■ Document segment
════════════════════
The National Broadband Network is already attracting exciting investment in the electorate of Throsby, on the South Coast and Southern Highlands of New South Wales. I was delighted this morning to read an article in the Illawarra Mercury where the journalist was reporting on an exciting investment by an Indian IT company, which is a subsidiary of Hewlett-Packard, which has announced that it will be establishing a new information and communications technology centre in the innovation campus of the University of Wollongong. This will employ around 250 people in an electorate like Throsby, which has a great university but does not always have the employment opportunities that will attract and retain the graduates. Investments like these will make an enormous difference to my electorate. I am very excited because the investors in this new facility specifically cited the National Broadband Network and the opportunities for early rollout of the National Broadband Network in the Illawarra region as one of their reasons for choosing the Illawarra and the University of Wollongong as their site for investment and development. This is a factor which is also reported in an article in the Australian Financial Review under the headline ‘NBN stimulates investment in research’.

I support the continuation of these exciting investments and I know that the people of my electorate do as well. We have been advised by NBN Co. that in the areas which are identified for early rollout and where cable is currently being rolled out past the suburbs on the South Coast of New South Wales, in places like Minnamurra and Kiama Downs, over two-thirds of the eligible households have put their hand up and said, ‘Yes, please, I want to be connected to this National Broadband Network.’ So it is not only businesses but also individuals that see the enormous benefits of the NBN for a regional electorate like Throsby.

Australians have suffered and waited a long time for the NBN. Under the previous, coalition government there were something in the order of 18 failed plans for broadband. In fact, you could characterise the coalition’s policy on broadband as a vacant field. They had only one policy, and that was a policy for privatising Telstra. They had no policy for dealing with the consequences of privatising such a large near-monopoly provider. So there were over 18 failed broadband plans over a 12-year period and now they have the temerity to come to this place and attempt to put more and more roadblocks in the way of us rolling out one of Australia’s most important pieces of nation-building infrastructure.
════════════════════
According to the speech on the National Broadband Network, about how many people will the new information and communications technology centre employ?

■ Provided information
════════════════════
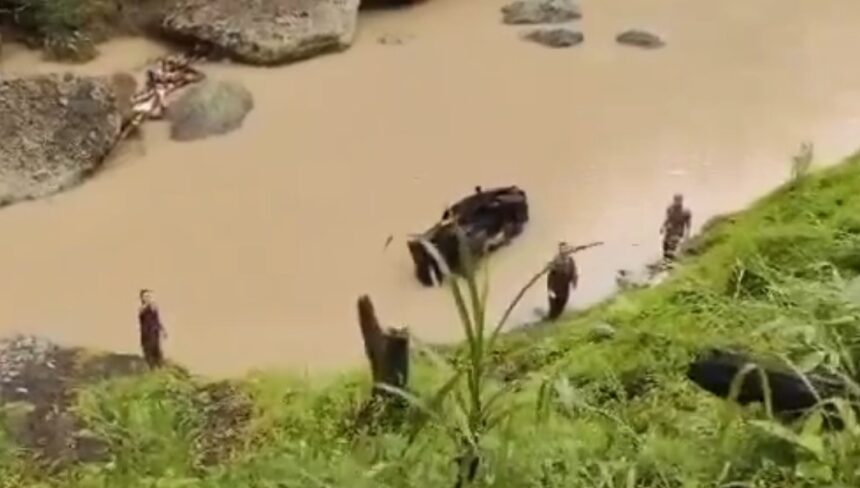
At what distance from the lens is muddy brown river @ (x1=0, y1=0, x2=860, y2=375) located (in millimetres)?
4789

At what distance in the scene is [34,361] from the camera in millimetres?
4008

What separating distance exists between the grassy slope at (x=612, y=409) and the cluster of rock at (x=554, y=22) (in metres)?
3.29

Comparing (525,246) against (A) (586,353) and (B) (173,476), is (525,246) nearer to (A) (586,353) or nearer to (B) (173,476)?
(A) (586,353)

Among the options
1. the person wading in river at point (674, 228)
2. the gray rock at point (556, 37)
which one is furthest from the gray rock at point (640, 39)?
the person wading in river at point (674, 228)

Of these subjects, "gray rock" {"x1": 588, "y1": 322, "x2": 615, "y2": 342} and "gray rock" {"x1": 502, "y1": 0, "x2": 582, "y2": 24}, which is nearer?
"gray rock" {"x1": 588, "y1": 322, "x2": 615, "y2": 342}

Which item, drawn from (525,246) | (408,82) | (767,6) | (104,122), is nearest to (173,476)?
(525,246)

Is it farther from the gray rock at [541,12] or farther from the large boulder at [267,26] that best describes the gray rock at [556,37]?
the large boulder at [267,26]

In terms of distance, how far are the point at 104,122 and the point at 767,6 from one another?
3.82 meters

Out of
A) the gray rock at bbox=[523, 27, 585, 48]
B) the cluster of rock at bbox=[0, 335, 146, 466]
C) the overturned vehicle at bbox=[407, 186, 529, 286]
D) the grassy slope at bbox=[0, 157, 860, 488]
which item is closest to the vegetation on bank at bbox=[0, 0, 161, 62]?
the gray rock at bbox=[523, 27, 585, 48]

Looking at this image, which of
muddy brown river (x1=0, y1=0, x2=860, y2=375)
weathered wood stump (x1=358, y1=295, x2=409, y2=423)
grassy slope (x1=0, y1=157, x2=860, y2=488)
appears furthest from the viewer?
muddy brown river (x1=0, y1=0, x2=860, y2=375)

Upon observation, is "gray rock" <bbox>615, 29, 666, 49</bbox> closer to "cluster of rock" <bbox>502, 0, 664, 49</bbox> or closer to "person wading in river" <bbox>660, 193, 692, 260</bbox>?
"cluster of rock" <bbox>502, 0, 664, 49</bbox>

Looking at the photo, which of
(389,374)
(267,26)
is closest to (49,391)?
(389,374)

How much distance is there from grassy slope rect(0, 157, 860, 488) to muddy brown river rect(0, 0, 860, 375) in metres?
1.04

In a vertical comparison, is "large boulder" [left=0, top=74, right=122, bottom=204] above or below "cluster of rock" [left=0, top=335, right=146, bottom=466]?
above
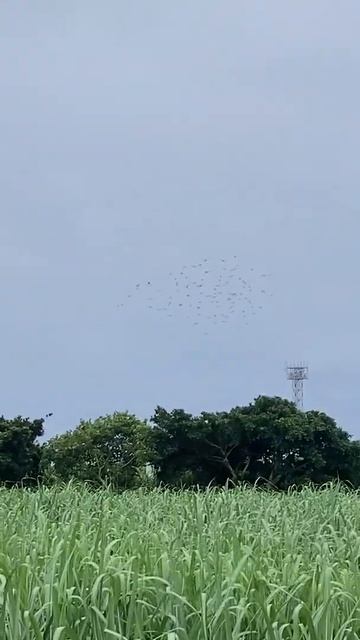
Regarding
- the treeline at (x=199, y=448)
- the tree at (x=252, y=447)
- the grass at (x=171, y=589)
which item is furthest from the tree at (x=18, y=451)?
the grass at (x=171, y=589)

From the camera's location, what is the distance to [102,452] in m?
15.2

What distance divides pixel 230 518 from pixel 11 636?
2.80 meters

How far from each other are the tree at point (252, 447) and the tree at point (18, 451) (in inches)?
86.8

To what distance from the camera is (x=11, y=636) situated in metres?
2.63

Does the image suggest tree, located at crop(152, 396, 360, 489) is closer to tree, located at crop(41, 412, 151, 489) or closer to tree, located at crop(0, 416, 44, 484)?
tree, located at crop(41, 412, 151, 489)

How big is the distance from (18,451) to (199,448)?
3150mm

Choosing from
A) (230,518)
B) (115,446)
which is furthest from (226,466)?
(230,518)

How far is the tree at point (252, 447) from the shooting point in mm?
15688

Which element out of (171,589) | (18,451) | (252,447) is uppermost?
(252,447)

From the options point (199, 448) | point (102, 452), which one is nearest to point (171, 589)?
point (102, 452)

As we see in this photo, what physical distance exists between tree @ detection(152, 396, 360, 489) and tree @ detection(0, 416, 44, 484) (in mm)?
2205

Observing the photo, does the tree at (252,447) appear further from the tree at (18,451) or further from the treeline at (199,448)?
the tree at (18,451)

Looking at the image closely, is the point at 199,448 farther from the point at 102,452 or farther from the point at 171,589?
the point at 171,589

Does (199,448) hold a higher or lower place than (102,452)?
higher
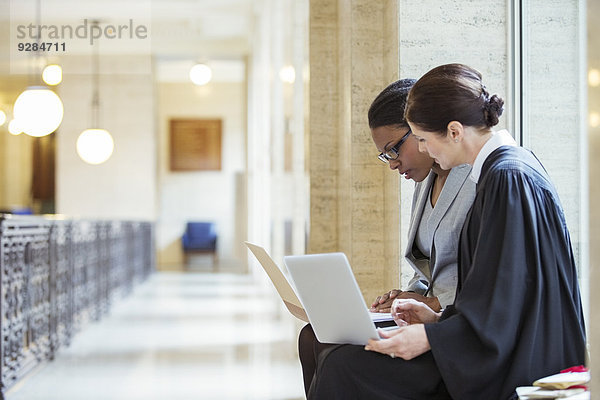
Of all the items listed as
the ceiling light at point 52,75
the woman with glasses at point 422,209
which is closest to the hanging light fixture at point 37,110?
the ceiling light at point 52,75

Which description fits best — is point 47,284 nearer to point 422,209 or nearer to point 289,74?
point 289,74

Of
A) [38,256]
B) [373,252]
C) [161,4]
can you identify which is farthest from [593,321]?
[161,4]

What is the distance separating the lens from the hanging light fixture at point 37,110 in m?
════════════════════
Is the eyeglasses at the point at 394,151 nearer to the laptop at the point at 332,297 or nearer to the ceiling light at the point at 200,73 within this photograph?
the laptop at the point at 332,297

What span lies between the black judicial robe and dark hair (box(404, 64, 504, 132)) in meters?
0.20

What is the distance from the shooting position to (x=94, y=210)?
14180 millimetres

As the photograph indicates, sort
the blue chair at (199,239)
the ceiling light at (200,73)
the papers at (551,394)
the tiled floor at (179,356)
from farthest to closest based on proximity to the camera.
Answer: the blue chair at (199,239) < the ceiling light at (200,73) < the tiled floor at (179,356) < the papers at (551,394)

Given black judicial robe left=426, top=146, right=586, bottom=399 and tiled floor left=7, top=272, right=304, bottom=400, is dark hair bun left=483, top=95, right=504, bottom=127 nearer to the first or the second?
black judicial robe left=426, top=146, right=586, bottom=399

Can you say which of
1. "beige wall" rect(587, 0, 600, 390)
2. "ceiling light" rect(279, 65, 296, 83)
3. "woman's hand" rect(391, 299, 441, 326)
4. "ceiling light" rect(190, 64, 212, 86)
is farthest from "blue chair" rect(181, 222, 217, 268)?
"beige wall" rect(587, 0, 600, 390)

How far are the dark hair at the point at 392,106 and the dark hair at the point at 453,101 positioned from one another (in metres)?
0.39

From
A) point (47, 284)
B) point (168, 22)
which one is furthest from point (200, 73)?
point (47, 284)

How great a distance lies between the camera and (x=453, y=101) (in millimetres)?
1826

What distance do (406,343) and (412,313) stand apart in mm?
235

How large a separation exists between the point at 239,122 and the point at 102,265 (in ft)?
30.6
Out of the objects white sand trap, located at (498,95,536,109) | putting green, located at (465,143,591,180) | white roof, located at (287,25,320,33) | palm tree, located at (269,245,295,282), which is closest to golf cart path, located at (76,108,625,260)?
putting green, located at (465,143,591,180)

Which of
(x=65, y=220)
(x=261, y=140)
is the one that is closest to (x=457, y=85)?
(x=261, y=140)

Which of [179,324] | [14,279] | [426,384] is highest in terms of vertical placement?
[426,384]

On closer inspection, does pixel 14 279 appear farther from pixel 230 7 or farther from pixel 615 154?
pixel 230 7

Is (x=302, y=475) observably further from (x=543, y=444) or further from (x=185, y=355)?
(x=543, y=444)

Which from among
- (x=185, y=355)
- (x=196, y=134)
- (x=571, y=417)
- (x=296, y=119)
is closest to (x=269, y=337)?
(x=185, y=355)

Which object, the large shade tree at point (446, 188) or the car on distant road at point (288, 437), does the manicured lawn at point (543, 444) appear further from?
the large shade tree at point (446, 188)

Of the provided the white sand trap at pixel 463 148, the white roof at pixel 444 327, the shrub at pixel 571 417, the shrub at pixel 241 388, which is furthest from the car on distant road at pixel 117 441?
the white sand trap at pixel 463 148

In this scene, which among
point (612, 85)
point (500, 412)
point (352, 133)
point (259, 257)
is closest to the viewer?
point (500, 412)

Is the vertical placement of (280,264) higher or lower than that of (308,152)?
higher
════════════════════
■ Exercise solution
Around 250 people.